University of Central Arkansas economist Jeremy Horpedahl notes two overlooked factors in today’s bad GDP news: 1) a decline in government spending and 2) a decline in net exports.

The spending decline was expected, as temporary COVID spending programs have begun to expire, though other big spending bills will partially take their place as the infrastructure bill and other recent trillion-dollar packages begin paying out over the next several years. While this can cushion short-term GDP numbers, those government spending projects will create less value on average than alternative private uses of those resources. Short-term stimulus means long-term harm.

The decline in net exports is more complicated.

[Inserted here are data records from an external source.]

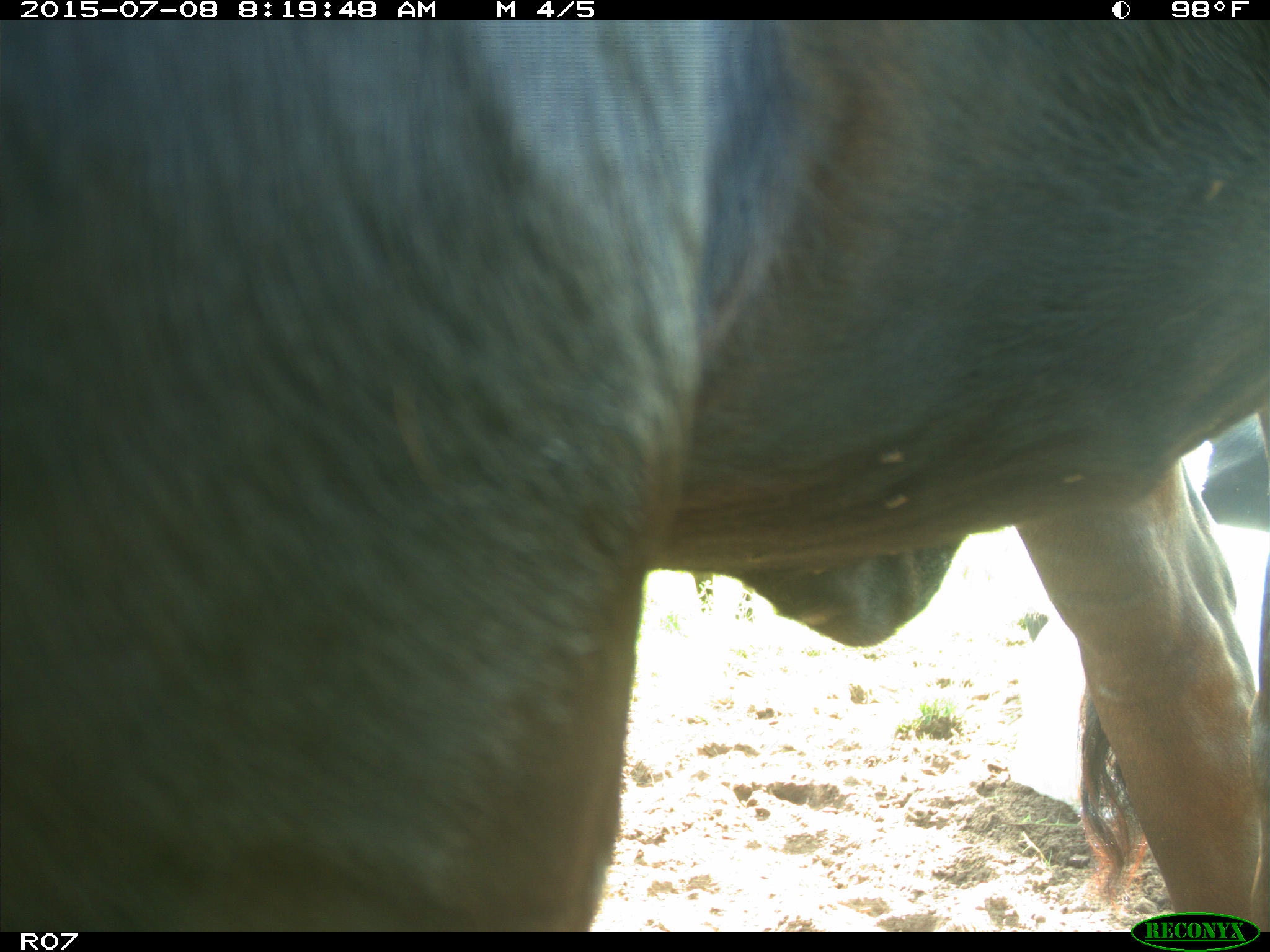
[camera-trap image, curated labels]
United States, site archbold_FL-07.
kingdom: Animalia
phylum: Chordata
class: Mammalia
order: Artiodactyla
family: Bovidae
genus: Bos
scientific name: Bos taurus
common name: domestic cow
Bos taurus (domestic cow).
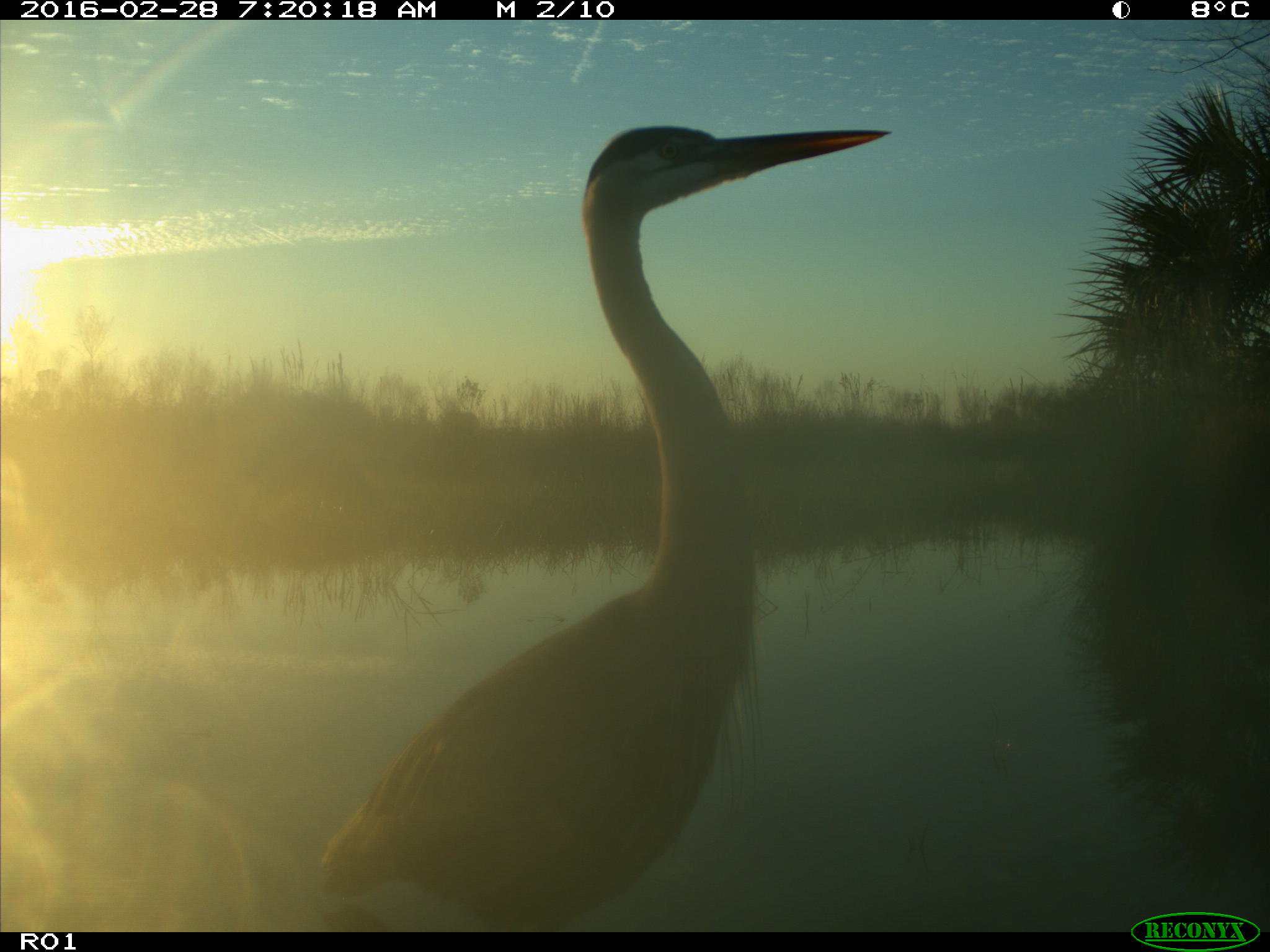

The Trump-Biden tariffs and the retaliations they sparked put a damper on global trade even before the pandemic. They added to existing friction points in trade, such as excessive regulations on ocean shipping, ports, and trucking.

As things go back to normal, the supply network problems exacerbated by these policies are still being untangled. If Congress and the administration are looking for ways to boost growth without raising spending, they should liberalize trade and reform regulations.

GDP measures how much stuff people create. Trade regulations block people from making stuff, often for no good reason. Moving toward freer trade would boost GDP in both the short and long run.

Trade also confuses some pundits. There will be talk on economically illiterate cable news shows about how America’s trade deficit is causing today’s economic troubles. As usual, those pundits should be ignored. Economists going back to Adam Smith know that the trade deficit has nothing to do with economic health. It is neither good nor bad. For example, Russia’s economy may shrink this year by as much as 45 percent, but it has a massive trade surplus. In America, the trade deficit went up throughout the gangbusters growth of2021. It tends to be highest during booms and lower during recessions.

Americans buy all those imports with dollars. Foreign sellers in China or Japan can’t use dollars at the grocery store—so they send them back to America. Some of those dollars buy American exports. Most of the rest goes to investments in American businesses and government bonds. Every dollar of trade deficit is a dollar of capital surplus. It’s a wash. People spend their dollars one way instead of another, but they get spent just the same. It doesn’t matter for GDP.

The only reason net exports are in the GDP equation is to avoid double counting. When an American buys a foreign import, she first has to earn the dollars to pay for it by making something here in America. That earlier production was already counted once in GDP. Similarly, exports count toward GDP, even though Americans don’t consume the final product. Exports are the price we pay for imports. Any imports beyond that are paid for by cash earned from other domestic production that doesn’t get exported, and was already counted in GDP.

As with most other issues, do not listen to hysterical, hair-pulling cable news pundits on trade deficit issues. The economy has serious problems, but the trade deficit is not one of them. Policy makers should instead focus on liberalization—perhaps starting with repeal of the Jones Act.